Brontekst:
________________________
De tien minuten die een medewerker van een callcenter vóór zijn werktijd aanwezig moet zijn, is betaalde werktijd. Dat bepaalt de Hoge Raad in deze uitspraak.
Een callcenter verplicht haar werknemers om tien minuten voor aanvang van de dienst bij hun computer te zitten. Dit staat in de planningsregels. Hiermee kunnen de medewerkers op tijd klaar zijn om bellers te woord te staan. In deze zaak speelt de vraag of die opstarttijd moet worden gezien als werktijd waarover loon moet worden betaald.
Opstarttijd
Het callcenter geeft haar werknemers de opdracht tien minuten voor de start van een dienst aanwezig te zijn. Zo hebben zij de tijd om hun headset op te zetten, systemen op te starten en in te loggen, en zitten zij op tijd klaar om de telefoon aan te nemen. Er hoeft gedurende die periode nog niet te worden begonnen met bellen. De verplichting om tien minuten van te voren aanwezig te zijn is opgenomen in de planningsregels van het callcenter. Over deze tien minuten betaalt het callcenter geen loon.
Loonvordering
Een werknemer vindt dat de tien minuten werktijd is en dat de werkgever hem daarover loon moet betalen. De werknemer vordert daarom bij de kantonrechter van de rechtbank Den Haag van het callcenter nabetaling van tien minuten per dag dat hij heeft gewerkt. Dit komt neer op een bedrag van ongeveer € 1.500 aan achterstallig loon. De werknemer vindt dat het eerder aanwezig zijn een opdracht is van de werkgever waarbij hij onder het gezag van de werkgever staat en taken moet uitvoeren. De kantonrechter wees de vordering van de werknemer toe.
Opstarten
In hoger beroep heeft het gerechtshof Den Haag de uitspraak bevestigd. Volgens het gerechtshof staat vast dat de werknemer tien minuten voor zijn dienst op zijn werkplek moet zijn en is dit geen vrijblijvendheid. Dat de werknemer eerder aanwezig is, is ook nodig, omdat de werknemer op tijd moet starten met zijn dienst (‘in de lijn moet gaan’) en – voordat hij kan beginnen – diverse systemen en programma’s moet opstarten op de computer en zijn telefoon. Dit neemt ten minste twee minuten in beslag.
Aanwezig
De overige tijd kan de werknemer gebruiken om zich voor te bereiden op de aanvang van zijn dienst op de wijze zoals hem goed lijkt. Volgens het gerechtshof betekent dit echter niet dat deze tijd geen werktijd is. In de tien minuten voor aanvang van de dienst wordt de medewerker immers geacht aanwezig te zijn op de werkplek en zich gereed te maken voor zijn dienst. De medewerker is dan beperkt in zijn mogelijkheden zijn tijd aan eigen zaken te besteden. Dat hij in die tijd nog niet productief is voor het telecombedrijf, omdat het telecombedrijf pas door haar eigen klant wordt betaald vanaf het moment dat de medewerker ‘in de lijn’ zit, doet daaraan niet af. De medewerkers zijn immers geen partij bij de afspraken van het telecomcenter met haar klanten. Het gerechtshof bevestigt daarom de uitspraak van de kantonrechter. De door het telecombedrijf ingestelde cassatie tegen de uitspraak van het gerechtshof slaagt niet; de Hoge Raad is het volledig eens met het gerechtshof. Voor het telecombedrijf zit er dus niets anders op dan het uitbetalen van het achterstallige loon.
________________________
Materiaal voor analyse:
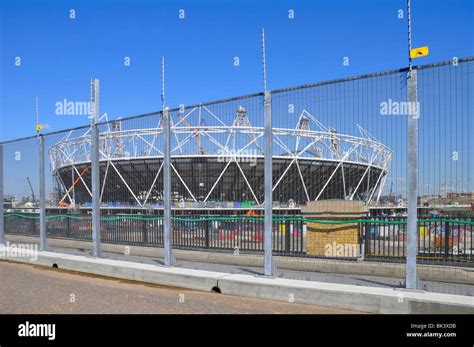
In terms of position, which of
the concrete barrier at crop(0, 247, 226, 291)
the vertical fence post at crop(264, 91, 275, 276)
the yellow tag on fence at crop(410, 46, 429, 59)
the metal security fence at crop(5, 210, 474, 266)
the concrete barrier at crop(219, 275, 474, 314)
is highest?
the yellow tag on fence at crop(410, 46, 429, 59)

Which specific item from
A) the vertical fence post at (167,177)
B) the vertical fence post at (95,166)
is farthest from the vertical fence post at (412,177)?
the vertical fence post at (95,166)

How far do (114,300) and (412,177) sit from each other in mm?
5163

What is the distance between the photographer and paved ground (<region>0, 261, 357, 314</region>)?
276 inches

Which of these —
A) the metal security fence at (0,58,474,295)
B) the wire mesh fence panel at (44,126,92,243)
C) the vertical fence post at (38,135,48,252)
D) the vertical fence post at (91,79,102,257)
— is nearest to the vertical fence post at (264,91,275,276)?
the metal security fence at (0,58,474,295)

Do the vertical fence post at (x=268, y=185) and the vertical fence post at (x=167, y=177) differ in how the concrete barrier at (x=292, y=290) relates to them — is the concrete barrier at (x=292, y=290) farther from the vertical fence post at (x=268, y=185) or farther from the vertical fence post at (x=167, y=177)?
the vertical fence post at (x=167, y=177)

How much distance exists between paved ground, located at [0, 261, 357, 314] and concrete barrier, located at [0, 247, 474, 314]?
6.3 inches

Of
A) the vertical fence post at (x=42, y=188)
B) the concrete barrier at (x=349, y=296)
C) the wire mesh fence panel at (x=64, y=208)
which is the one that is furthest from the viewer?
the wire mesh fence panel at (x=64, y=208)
________________________
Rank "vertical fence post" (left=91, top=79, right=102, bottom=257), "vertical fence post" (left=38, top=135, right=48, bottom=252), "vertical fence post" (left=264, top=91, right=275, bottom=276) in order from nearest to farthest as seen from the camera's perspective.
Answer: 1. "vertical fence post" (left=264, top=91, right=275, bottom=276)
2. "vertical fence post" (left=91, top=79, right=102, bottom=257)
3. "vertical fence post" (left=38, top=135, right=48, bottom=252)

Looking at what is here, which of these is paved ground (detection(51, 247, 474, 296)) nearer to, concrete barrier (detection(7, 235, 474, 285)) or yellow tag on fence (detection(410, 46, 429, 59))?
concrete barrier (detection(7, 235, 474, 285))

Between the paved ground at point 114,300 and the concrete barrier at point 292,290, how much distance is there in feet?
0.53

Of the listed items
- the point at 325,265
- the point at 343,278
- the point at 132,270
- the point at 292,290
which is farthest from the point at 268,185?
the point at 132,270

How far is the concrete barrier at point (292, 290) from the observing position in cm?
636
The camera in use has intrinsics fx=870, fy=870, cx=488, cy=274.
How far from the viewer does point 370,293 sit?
________________________
Opdrachten:
• A. Noem alle tussenkoppen uit de brontekst over de opstarttijd bij het callcenter.
• B. Schrijf uit de brontekst het stuk tussen "Een callcenter verplicht" en "callcenter geen loon." letterlijk over, beide inbegrepen.

Antwoorden per nummer:
• A.
Opstarttijd
Loonvordering
Opstarten
Aanwezig

• B.
Een callcenter verplicht haar werknemers om tien minuten voor aanvang van de dienst bij hun computer te zitten. Dit staat in de planningsregels. Hiermee kunnen de medewerkers op tijd klaar zijn om bellers te woord te staan. In deze zaak speelt de vraag of die opstarttijd moet worden gezien als werktijd waarover loon moet worden betaald.
Opstarttijd
Het callcenter geeft haar werknemers de opdracht tien minuten voor de start van een dienst aanwezig te zijn. Zo hebben zij de tijd om hun headset op te zetten, systemen op te starten en in te loggen, en zitten zij op tijd klaar om de telefoon aan te nemen. Er hoeft gedurende die periode nog niet te worden begonnen met bellen. De verplichting om tien minuten van te voren aanwezig te zijn is opgenomen in de planningsregels van het callcenter. Over deze tien minuten betaalt het callcenter geen loon.